|How Google Handle Common Canonical Issues "On Their Own"?|
For a long while now, many webmasters here have been paying attention to canonical URL issues [webmasterworld.com] - especially the "www" type and the "index.htm" type. Google communicated a lot about this over the years as well - letting us know that it was a tough problem and giving advice on how webmasters could help the situation. Eventually all three major search engines agreed on the rel="canonical" meta tag -- and soon Google is even going to allow that tag to work across different domains.
All this is now history, but I've got an observation and a question. It's been months since I analyzed a website and saw evidence of these two canonical problems in any set of Google site: operator results. The problem used to just jump out - and the same thing was also true for the "soft 404" duplicate content problem.
This site operator seems untroubled, even for websites that do not handle these canonical issue on their own server. This is not yet so for the other search engines, by the way.
What I'm wondering is this. Does Google handle these canonical issues only in a cosmetic way -- hiding the problem from view but not really combining link juice for the URL variations? Or are at least the most common versions of the canonical url issue now handled "for real"?
My impression is that Google now handles these two common problems for real, as well as the soft-404 problem. I'm wondering what others are seeing.
I believe that these problems are handled 'for real' but strongly prefer not to rely on any third party to 'get it right' unless there's no other choice.
It strikes me that working around server configuration errors and the resultant canonicalization problems is an undertaking that does not scale very well.
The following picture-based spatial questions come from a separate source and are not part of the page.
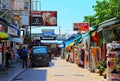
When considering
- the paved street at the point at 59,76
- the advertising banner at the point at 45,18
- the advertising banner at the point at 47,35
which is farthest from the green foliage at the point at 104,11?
the advertising banner at the point at 47,35

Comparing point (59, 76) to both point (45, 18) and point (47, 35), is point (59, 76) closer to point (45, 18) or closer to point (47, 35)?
point (45, 18)

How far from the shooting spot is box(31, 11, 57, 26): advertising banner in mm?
78062

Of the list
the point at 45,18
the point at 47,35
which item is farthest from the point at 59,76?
the point at 47,35

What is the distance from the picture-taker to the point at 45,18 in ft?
260

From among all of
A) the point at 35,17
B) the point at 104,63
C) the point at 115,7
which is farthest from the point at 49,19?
the point at 104,63

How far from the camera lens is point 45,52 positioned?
43.0 m

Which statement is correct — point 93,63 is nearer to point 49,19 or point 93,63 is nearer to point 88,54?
point 88,54

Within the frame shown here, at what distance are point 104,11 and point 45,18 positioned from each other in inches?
870

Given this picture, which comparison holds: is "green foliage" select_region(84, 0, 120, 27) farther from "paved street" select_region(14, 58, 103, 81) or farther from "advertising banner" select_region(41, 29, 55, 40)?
"advertising banner" select_region(41, 29, 55, 40)

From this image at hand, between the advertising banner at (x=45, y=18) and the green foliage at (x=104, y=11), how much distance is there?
14350 millimetres

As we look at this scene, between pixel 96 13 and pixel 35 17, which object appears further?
pixel 35 17

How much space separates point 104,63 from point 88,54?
26.0 ft

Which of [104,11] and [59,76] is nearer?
[59,76]

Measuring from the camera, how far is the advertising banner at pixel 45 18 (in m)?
78.1
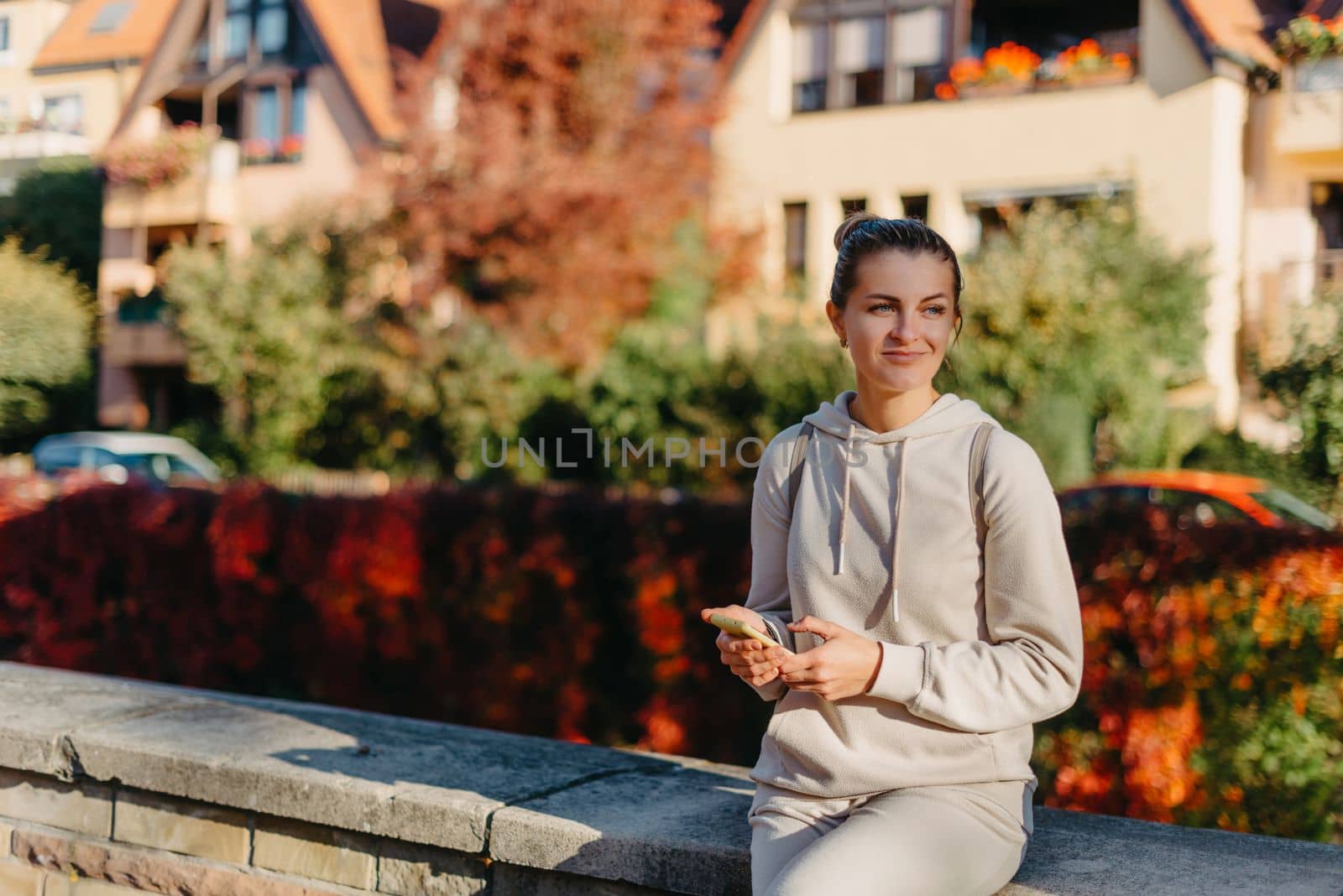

So at some point in the future as the Web continues to grow, Google (and the others) may 'run out of time' to process all of the sites that have (or may have) canonicalization problems, and so some smaller or less-important sites may not be so processed.
This is obviously a back-end process since all URL variants must be fetched before they can be compared, and at some point it may become too resource-intensive for search engines to 'try' all of the various non-canonical variations of domains and URLs to see if they all resolve to one domain or to one resource within that domain.
IOW, they may eventually ask themselves whether they can continue to afford the resources to fetch 16 or more possible URL variations for every page, compare the results, and note any likely-accidental duplication in their database(s) used for ranking purposes.
As a result, I prefer not to "rely on the kindness of strangers" regarding the health and well-being of my sites; I still recommend that steps be taken in the server configuration to 301-redirect non-canonical URL requests to the corresponding canonical URLs, and the use of the on-page HTML "canonical" tag as an alternate method if this server redirection cannot be accomplished for any reason.
My experience is that Google is pretty good these days at handling very obvious cases of duplication - the index document example you mention, for instance. I'm pretty sure there is 301-like handling when Google gets it right - usually for 100% identical documents.
There is a major category of duplication problem that Google will never be able to handle very well - where a site has changeable content, and so when it visits one "duplicate" one day and another the next, the content is somewhat different. I've found the threshold of changes required seems to be quite low for Google to see them as duplicates it can confidently map to one location. In those cases, I think we have the other problem you allude to - the gradual "hiding" of content in Google results. It's never been so hard to track down specific content with specific searches.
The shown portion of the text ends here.